Nigeria’s Petrol Surge Sparks Energy Shift

  • Nigeria’s daily petrol use has risen to 52.9 million litres. Higher imports and stock rebuilding ahead of the festive season pushed this increase.
  • Modular refineries now run at 62.3%–91.4% utilisation. They add small refining gains, while state-owned plants remain shut.

Nigeria’s petrol consumption has increased sharply. The latest sector report indicates that daily PMS use has risen to 52.9 million litres, surpassing the 2025 benchmark of 50 million litres. At the start of November, Nigeria held 17 days of petrol cover, 35 days of diesel cover and 8 days of cooking gas cover. These figures indicate supply pressure, yet they also highlight efforts to build a more resilient system. The NMDPRA’s recent data further highlights rising domestic refining, stronger fuel supply links and expanding gas infrastructure. This combination signals Nigeria’s push towards long-term energy security.

The regulator linked the rise in PMS supply to four factors. Supply in September and October was unusually low. Operators also needed to rebuild stocks before the festive season. The NNPC added extra imports as a last-resort supplier. Twelve cargoes also slipped from October into November. Together, these factors increased supply, despite the relatively small contribution from domestic refineries.
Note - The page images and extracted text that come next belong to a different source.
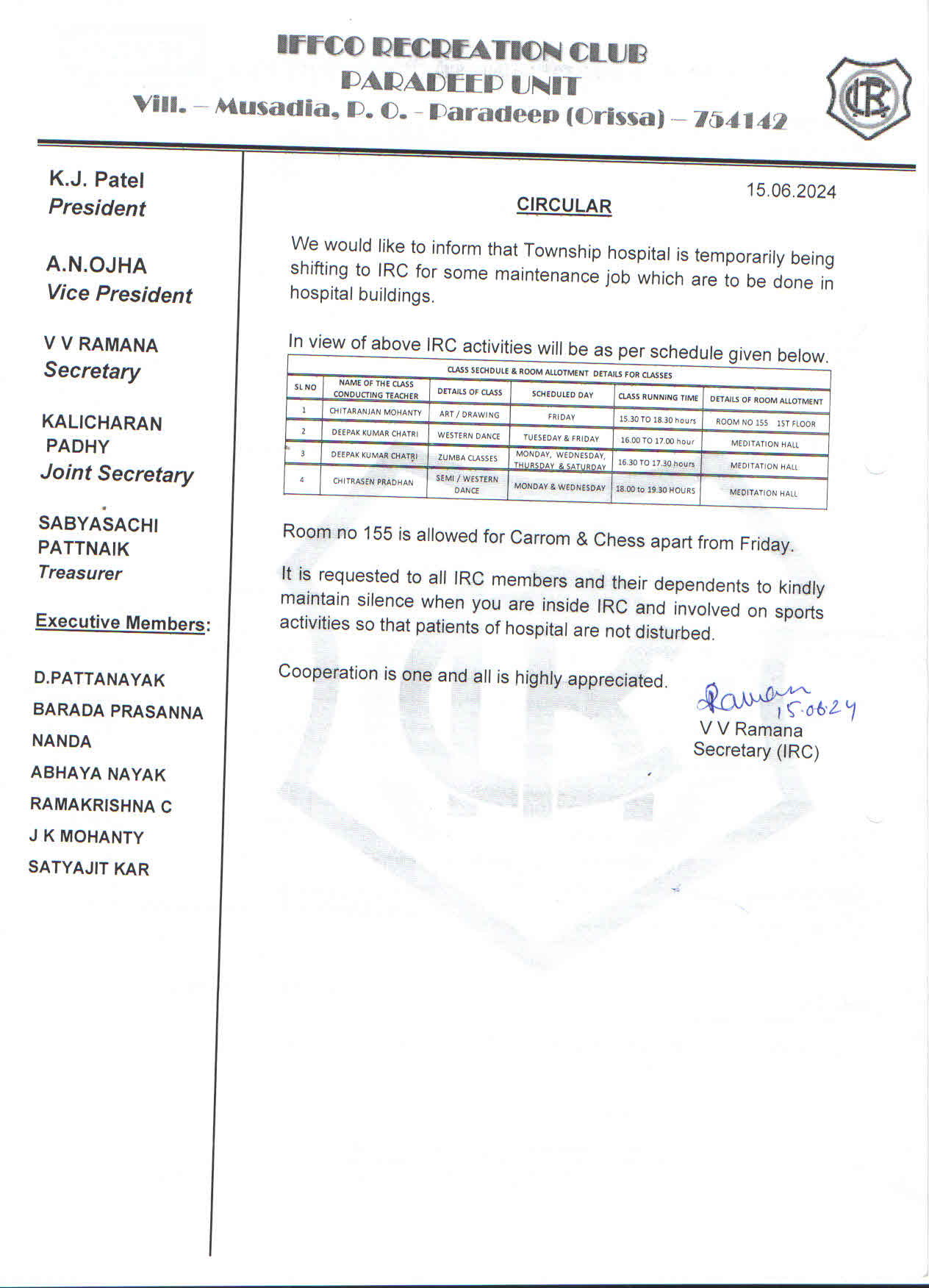 IFFCO RECREATION CLUB
PARADEEP UNIT
Vill. – Musadia, P. O. - Paradeep (Orissa) – 754142

IRC

K.J. Patel
President

A.N.OJHA
Vice President

V V RAMANA
Secretary

KALICHARAN PADHY
Joint Secretary

SABYASACHI PATTNAIK
Treasurer

Executive Members:

D.PATTANAYAK
BARADA PRASANNA NANDA
ABHAYA NAYAK
RAMAKRISHNA C
J K MOHANTY
SATYAJIT KAR

15.06.2024

CIRCULAR

We would like to inform that Township hospital is temporarily being shifting to IRC for some maintenance job which are to be done in hospital buildings.

In view of above IRC activities will be as per schedule given below.

CLASS SECHDULE & ROOM ALLOTMENT DETAILS FOR CLASSES

| SL NO | NAME OF THE CLASS CONDUCTING TEACHER | DETAILS OF CLASS | SCHEDULED DAY | CLASS RUNNING TIME | DETAILS OF ROOM ALLOTMENT |
|---|---|---|---|---|---|
| 1 | CHITARANJAN MOHANTY | ART / DRAWING | FRIDAY | 15.30 TO 18.30 hours | ROOM NO 155 1ST FLOOR |
| 2 | DEEPAK KUMAR CHATRI | WESTERN DANCE | TUESEDAY & FRIDAY | 16.00 TO 17.00 hour | MEDITATION HALL |
| 3 | DEEPAK KUMAR CHATRI | ZUMBA CLASSES | MONDAY, WEDNESDAY, THURSDAY & SATURDAY | 16.30 TO 17.30 hours | MEDITATION HALL |
| 4 | CHITRASEN PRADHAN | SEMI / WESTERN DANCE | MONDAY & WEDNESDAY | 18.00 to 19.30 HOURS | MEDITATION HALL |

Room no 155 is allowed for Carrom & Chess apart from Friday.

It is requested to all IRC members and their dependents to kindly maintain silence when you are inside IRC and involved on sports activities so that patients of hospital are not disturbed.

Cooperation is one and all is highly appreciated.

Raman 15.06.24
V V Ramana
Secretary (IRC)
Nigeria planned to supply 35 million litres of PMS per day in November. Actual evacuation from refineries averaged 23.52 million litres. Diesel evacuation averaged 5.596 million litres. The state-owned refineries in Port Harcourt, Warri and Kaduna remained shut. Port Harcourt recorded no new production and only cleared old diesel stocks at a rate of 0.349 million litres per day. Warri and Kaduna stayed fully closed.

Modular refineries, however, operated at higher utilisation levels, ranging from 62.3% to 91.4%. They produced about 0.489 million litres of diesel per day. This is still modest, but it shows slow improvement in domestic capacity. The NMDPRA issued two new licences in November, bringing the total licensed projects to 48, including six operating private refineries. Waltersmith’s second train, which adds 5,000 barrels per day, is now in commissioning.

Petrol prices reflected the post-subsidy environment. Prices ranged from ₦ 0.63 to ₦ 0.68 per litre, using an exchange rate of ₦1,440 to $1. Major cities stayed within this band. LPG supply averaged 4,958 metric tonnes per day, while consumption was 3,992 metric tonnes. Prices ranged from ₦950 to ₦1,500 per kilogram.

International prices also shaped the market. Brent crude averaged $63.65 per barrel, and gasoline traded at $732.52 per metric tonne. Nigeria still exports crude oil and imports refined fuel, a gap that the government aims to narrow through new projects and refinery upgrades.

Gas played a stronger role in November. Daily supply averaged 4.684 Bscf. NLNG received 2.600 Bscf at 73.7% utilisation. The domestic market received 2.084 Bscf. Power plants, commercial users, and gas-based industries consumed the majority of this volume. LNG exports averaged 101,555 cubic metres per day, with extra flows heading through the West African Gas Pipeline. Key processing plants also ran at high utilisation, with Soku reaching nearly 97%.

The November report shows a sector in transition. Nigeria still depends on imported petrol, but modular refineries and private projects are gaining ground. Gas remains central to both domestic and export plans. The pace of refinery work, gas expansion and regulatory reforms will determine whether future reports show true structural change or continued reliance on imported fuel.